A while ago I’ve written on this blog about what the goal of Latin in high school might be. Now that I finally managed to get an answer from a colleague, who, I suppose, may be representative for a generation or two of Dutch classicists, I’m writing this short postscript.

The colleague does not believe much in  extensive reading in Latin or for that matter in reading anything in Latin with ease: the more difficult the better, word-for-word translating, speaking Latin in class complete nonsense, after all, it’s a dead language, the whole megillah.

The purpose, then, of learning Latin in school, according to the colleague, is to learn to look at an entirely different society through the eyes of an intellectual. “Reading a novel from the nineteenth century in French or German would do the same,” I tried. No, that’s not a different enough society, countered the colleague.

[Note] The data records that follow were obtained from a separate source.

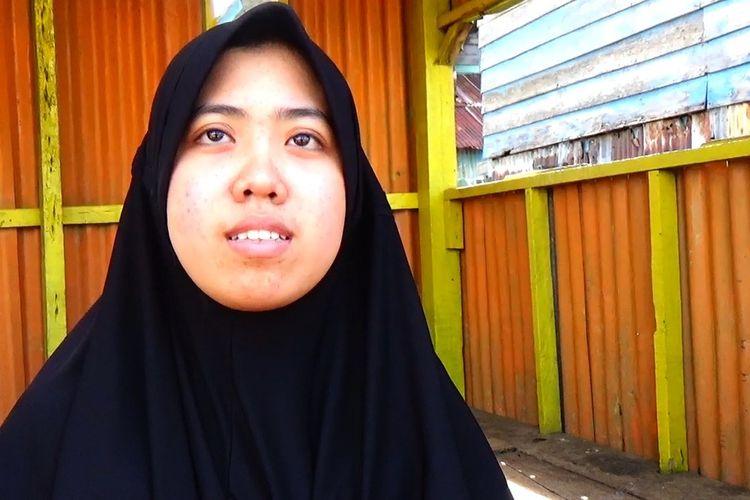 Nurul Fadhatussiyadah (19), mahasiswi kedokteran yang baru pulang dari China saat diwawancara di rumahnya di Kelurahan Untia, Kecamatan Biringkanaya, Makassar, Senin (17/2/200).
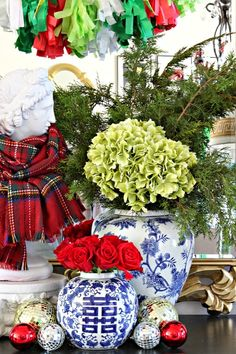CHRISTMAS 2014 HOME TOUR {BLOGGER STYLIN' HOME TOURS}
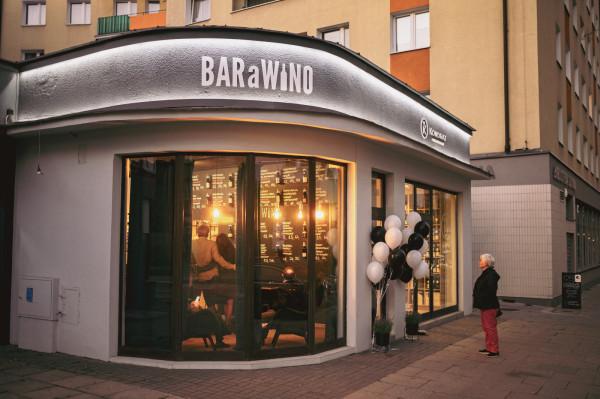 BARaWINO to bar winny połączony ze sklepem winiarskim, będący autorską wersją francuskich bar-à-vin. Lokal działa w Gdyni przy ul. Starowiejskiej od maja, jednak jego oficjalne otwarcie odbyło się w minioną sobotę.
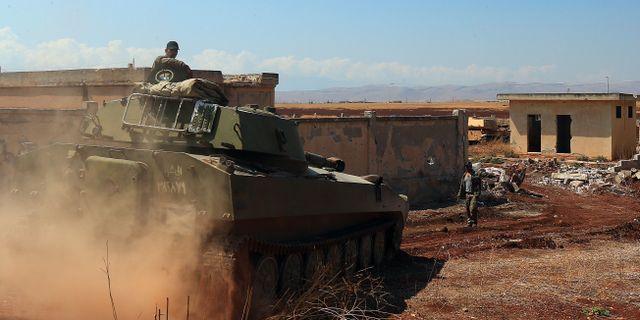 En syrisk stridsvagn kör i Khan Sheikhun. TT/ AFP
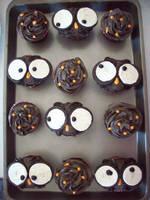 Owl cupcakes by NikkiXKaila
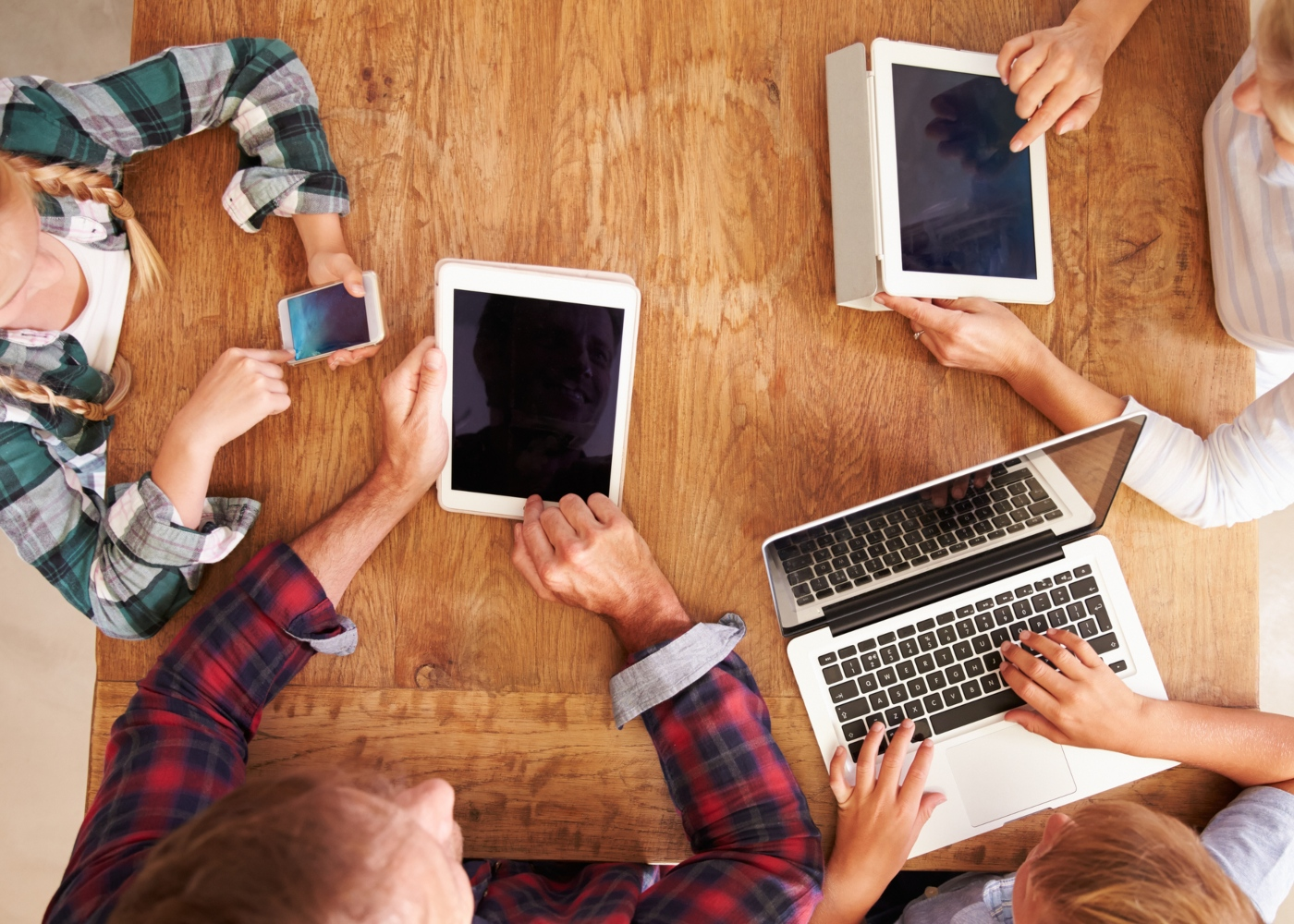 Fidelidade Cyber Famílias: família a utilizar dispositivos eletrónicos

Well, when reading Martial, I often think of New York in the 1980s. And not to pooh-pooh Ovid, but I wouldn’t call him the greatest intellectual of all time. I love Sallust, but I can think of twentieth-century historians with equally interesting and possibly less biased views on history.

But what about after the exam? The colleague is very clear and open about it: “I don’t expect them to read any Latin after their exams.”

I knew it was that way. I know it’s like that for so many colleagues. I know that many students look forward to throwing away their Latin grammars and dictionaries.

But I find it so, so sad.

I remember how disappointed I was to realize that all those hours of Latin and Greek (way more than we had for the modern foreign languages — after all, we had to keep up the myth that Latin and Greek were unspeakably difficult, even for the happy few of us who took high school at the gymnasium level) — that all those hours had not taught me to read even a relatively simple text in Latin with some ease. (I’m not even mentioning Greek.)

I was so happy to find my way back to both languages many years later and loved learning to read Latin and even Greek with ease, a journey I’m still continuing after ten years. Not because I have to, but because I love it.

I see the occasional student who understands what I’m saying and starts reading, with unheard-of results. I am so grateful to be able to work with such students from time to time.

Why do so few colleagues in The Netherlands want to see how Latin and Greek can pleasant, enjoyable, fun? What are they so afraid of? Freedom?